L’explosion des nouveaux médias et de la neuroscience dans le champ social a favorisé ces dernières années l’essor de démarches artistiques interrogeant très directement en quoi notre perception est profondément influencée par des prédispositions inconscientes et comment l’étude de ses mécanismes permet de mieux penser notre relation au monde. En tant que peintre, Nathalie Regard a fait évoluer sa pratique du champ de la représentation vers une approche de plus en plus sédimentée de l’image transformée en code. Sa réflexion phénoménologique s’est toujours accompagnée d’un travail parallèle d’observation et de transcription de ses rêves. La présente exposition retrace un cheminement allant de ses premiers journaux de rêves, réalisés entre 1996 et 2008, à ses recherches neurophysiologiques initiées en 2011.
L’exercice quotidien de transcription des rêves a exercé Nathalie Regard à se les remémorer de manière toujours plus précise.

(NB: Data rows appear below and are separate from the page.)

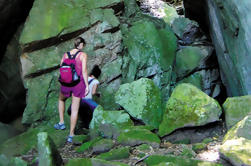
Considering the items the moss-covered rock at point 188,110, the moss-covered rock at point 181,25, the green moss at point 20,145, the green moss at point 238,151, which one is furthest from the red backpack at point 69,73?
the moss-covered rock at point 181,25

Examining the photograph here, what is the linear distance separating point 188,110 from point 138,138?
0.91 meters

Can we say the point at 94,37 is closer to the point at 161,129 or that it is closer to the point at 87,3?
the point at 87,3

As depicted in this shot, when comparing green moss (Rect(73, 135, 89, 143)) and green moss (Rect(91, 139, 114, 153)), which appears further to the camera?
green moss (Rect(73, 135, 89, 143))

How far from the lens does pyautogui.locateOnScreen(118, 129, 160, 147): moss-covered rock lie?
4000 mm

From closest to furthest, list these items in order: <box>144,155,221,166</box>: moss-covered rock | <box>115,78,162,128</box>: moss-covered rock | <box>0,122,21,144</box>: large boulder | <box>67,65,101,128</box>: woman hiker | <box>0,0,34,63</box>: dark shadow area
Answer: <box>144,155,221,166</box>: moss-covered rock
<box>115,78,162,128</box>: moss-covered rock
<box>67,65,101,128</box>: woman hiker
<box>0,122,21,144</box>: large boulder
<box>0,0,34,63</box>: dark shadow area

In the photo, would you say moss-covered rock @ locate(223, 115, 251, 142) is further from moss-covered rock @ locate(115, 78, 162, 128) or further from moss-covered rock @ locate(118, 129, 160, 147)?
moss-covered rock @ locate(115, 78, 162, 128)

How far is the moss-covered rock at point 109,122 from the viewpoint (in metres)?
4.80

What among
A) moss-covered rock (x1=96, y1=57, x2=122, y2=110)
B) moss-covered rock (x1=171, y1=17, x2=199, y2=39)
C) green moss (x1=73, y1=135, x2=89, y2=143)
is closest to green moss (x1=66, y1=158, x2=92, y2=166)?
green moss (x1=73, y1=135, x2=89, y2=143)

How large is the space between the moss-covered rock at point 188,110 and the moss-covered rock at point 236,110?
0.50ft

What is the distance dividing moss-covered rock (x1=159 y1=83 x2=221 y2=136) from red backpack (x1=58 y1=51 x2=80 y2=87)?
1.83 metres

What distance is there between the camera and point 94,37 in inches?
305

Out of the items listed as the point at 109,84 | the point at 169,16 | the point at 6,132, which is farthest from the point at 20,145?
the point at 169,16

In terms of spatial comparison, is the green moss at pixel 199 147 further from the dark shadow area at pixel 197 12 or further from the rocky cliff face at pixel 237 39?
the dark shadow area at pixel 197 12

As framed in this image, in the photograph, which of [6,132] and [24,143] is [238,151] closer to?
[24,143]
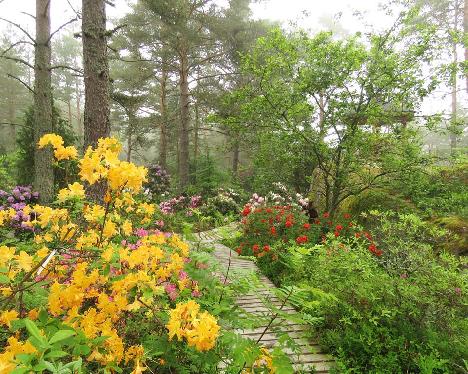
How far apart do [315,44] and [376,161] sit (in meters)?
2.87

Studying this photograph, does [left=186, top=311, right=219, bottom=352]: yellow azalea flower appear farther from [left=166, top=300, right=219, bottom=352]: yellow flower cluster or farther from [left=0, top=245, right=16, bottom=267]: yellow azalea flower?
[left=0, top=245, right=16, bottom=267]: yellow azalea flower

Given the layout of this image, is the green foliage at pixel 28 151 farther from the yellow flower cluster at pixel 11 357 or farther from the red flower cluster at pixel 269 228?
the yellow flower cluster at pixel 11 357

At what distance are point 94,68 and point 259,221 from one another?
474cm

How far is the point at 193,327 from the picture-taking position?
4.12 feet

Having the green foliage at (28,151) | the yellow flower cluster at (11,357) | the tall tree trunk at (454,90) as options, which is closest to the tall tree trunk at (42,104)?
the green foliage at (28,151)

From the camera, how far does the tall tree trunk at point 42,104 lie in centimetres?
635

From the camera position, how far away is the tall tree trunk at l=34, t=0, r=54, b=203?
635 cm

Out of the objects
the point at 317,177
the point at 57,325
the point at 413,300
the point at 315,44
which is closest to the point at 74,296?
the point at 57,325

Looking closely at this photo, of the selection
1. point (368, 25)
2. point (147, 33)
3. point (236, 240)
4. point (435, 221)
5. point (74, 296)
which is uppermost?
point (147, 33)

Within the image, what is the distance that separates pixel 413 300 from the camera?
11.1 ft

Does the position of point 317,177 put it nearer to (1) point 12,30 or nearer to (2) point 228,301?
(2) point 228,301

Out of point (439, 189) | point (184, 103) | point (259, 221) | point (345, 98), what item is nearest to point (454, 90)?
point (439, 189)

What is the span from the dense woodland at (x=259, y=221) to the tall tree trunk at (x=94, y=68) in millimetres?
27

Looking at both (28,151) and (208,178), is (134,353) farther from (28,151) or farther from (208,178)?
(208,178)
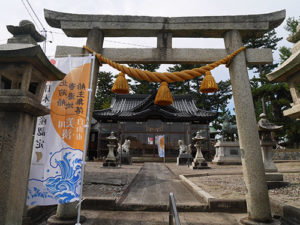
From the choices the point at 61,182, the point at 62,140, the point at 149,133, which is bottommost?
the point at 61,182

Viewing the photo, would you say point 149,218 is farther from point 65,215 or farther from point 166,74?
point 166,74

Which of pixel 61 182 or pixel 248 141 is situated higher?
pixel 248 141

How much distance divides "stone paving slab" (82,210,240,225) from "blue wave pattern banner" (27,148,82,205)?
1032 mm

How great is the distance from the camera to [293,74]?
3016 millimetres

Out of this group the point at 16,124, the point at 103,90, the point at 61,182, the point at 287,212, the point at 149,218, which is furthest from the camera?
the point at 103,90

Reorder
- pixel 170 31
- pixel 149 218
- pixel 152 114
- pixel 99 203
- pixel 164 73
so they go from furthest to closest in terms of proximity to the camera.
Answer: pixel 152 114 < pixel 99 203 < pixel 170 31 < pixel 149 218 < pixel 164 73

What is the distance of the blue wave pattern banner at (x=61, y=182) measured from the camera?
284 centimetres

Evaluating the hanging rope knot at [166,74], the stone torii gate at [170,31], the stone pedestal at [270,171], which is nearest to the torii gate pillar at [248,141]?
the stone torii gate at [170,31]

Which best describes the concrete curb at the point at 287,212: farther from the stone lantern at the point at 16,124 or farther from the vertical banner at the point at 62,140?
the stone lantern at the point at 16,124

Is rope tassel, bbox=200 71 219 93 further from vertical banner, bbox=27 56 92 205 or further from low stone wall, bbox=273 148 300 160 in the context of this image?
low stone wall, bbox=273 148 300 160

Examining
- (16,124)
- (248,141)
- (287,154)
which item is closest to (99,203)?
(16,124)

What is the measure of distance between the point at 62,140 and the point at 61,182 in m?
0.66

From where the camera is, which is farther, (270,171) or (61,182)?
(270,171)

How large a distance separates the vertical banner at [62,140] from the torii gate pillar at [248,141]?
116 inches
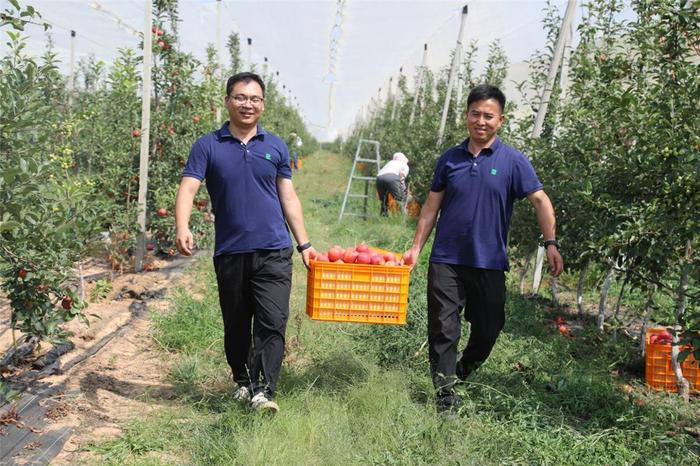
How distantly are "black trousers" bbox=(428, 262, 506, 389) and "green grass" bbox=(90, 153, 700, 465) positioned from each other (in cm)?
24

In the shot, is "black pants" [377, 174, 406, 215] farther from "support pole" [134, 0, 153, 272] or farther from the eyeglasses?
the eyeglasses

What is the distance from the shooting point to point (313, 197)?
14547mm

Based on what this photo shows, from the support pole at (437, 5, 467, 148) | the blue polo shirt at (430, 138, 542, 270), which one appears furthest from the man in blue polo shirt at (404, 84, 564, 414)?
the support pole at (437, 5, 467, 148)

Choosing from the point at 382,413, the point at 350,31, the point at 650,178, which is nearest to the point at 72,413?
the point at 382,413

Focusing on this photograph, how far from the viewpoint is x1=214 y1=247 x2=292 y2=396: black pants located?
3.35 metres

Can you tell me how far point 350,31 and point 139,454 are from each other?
18142 mm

La particularité du rêve est de créer une réalité à laquelle on assiste du dehors bien qu’elle émane de soi. Nathalie Regard infiltre cet écart par une exploration physiologique de l’activité du rêve. Une branche des sciences cognitives qualifiée en anglais de "situated cognition" ou "embodied cognition" défend l’idée que l’on ne peut comprendre le cerveau sans l’inscrire dans un corps, une situation donnée. « Le cerveau existe dans un corps, le corps existe dans le monde et l’organisme bouge, agit, se reproduit, rêve, imagine. Et c’est de cette activité permanente qu’émerge le sens de son monde et des choses » explique le neurobiologiste Francisco Varela.
Avec la collaboration des chercheurs Roberto Toro, neuroscientifique (Institut Pasteur) et Reyes Haro Valencia, neurologue (Clinique du Sommeil, UNAM, Mexique), Nathalie Regard a développé un protocole expérimental de surveillance du sommeil. Intégrer son corps dans ce contexte d’étude lui a permis de reconstruire le milieu d’émergence du rêve, tissé sur les échanges permanents entre le dedans et le dehors, la perception interne et l’environnement. Pendant 80 nuits, ses rêves ont été enregistrés électriquement (méthode EEG) et stimulés de manière auditive, attestant, par moments, leur influence dans le récit de ses rêves. Ces correspondances entre l’activité cérébrale et l’expérience subjective du rêve ont été reportées sous la forme tangible de bas reliefs réalisés à partir de données encéphalographiques en 3D. On pourrait voir ces paysages abstraits comme des trophées balisant une quête impossible, les témoignages de connexions fragiles localisées entre l’état de sommeil et de veille, la possibilité tout juste entrevue d’interagir avec une mémoire corporelle ouvrant sur une conscience élargie de notre présence au monde.